Looks like Iran wasn’t a paper tiger wimp who wouldn’t strike back.

Waves of drones right now, as I understand it the idea is to degrade air defenses, then send in the missiles. Some suggestions this will go on for at least three days.

American naval and air assets are helping Israel defend. I wonder if Iran will hit American bases too? Or, perhaps, tell its allies in Iraqi militias to do so, and stop playing around with small drone attacks: really hit them.

To my mind this attack is 100% justified. Embassy immunity is no joke, and Iran really had no choice but to strike, or nowhere would be safe.

Hezbollah is also hitting Northern Israel hard with missile attacks.

There’s some chance of this escalating into a large regional war if Israel counter-strikes, then Iran counter-counter-strikes and so on. Israel wants to draw the US in.

MATERIAL -

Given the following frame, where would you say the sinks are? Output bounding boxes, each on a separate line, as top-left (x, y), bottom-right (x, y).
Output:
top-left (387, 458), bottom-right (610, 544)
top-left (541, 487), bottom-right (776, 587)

SET PROBLEM 1 - Check each statement against the post on Iran's strike on Israel, giving yes or no with the deciding words quoted: (a) American naval and air assets are helping Israel defend. (b) The writer considers the attack unjustified. (c) Hezbollah is hitting Southern Israel with missile attacks.
SET PROBLEM 2 - Pick up the post on Iran's strike on Israel after its final sentence and carry it forward.

WRITTEN RESPONSE 1 -
(a) Yes: "American naval and air assets are helping Israel defend."
(b) No: "To my mind this attack is 100% justified."
(c) No: "Hezbollah is also hitting Northern Israel hard with missile attacks."

WRITTEN RESPONSE 2 -
Remember, though, that war games tend to show the US losing a war with Iran. And if it goes that far, they WILL lose their bases in Iraq and the Persian Gulf WILL be shut down. Wouldn’t be surprised if they lose an aircraft carrier if they get stupid and try for too close support, as far as that goes.

Stay tuned. Slight chance this will turn into WWIII–remember, Russia is a close ally of Iran, and China has good ties as well. If Iran starts losing, they will help, especially Russia, who remembers that Iran was one of the only countries to step up and help them in a big way against Ukraine. At the very least, if Israel uses nukes on Iran, Russia is likely to respond, only possibly held back by the presence of Palestinians.

Interesting times to live in!

Update: And Iran apparently also seized a ship near the Straight of Hormuz. A warning that they can, indeed, play Yemen and shut down even more maritime traffic.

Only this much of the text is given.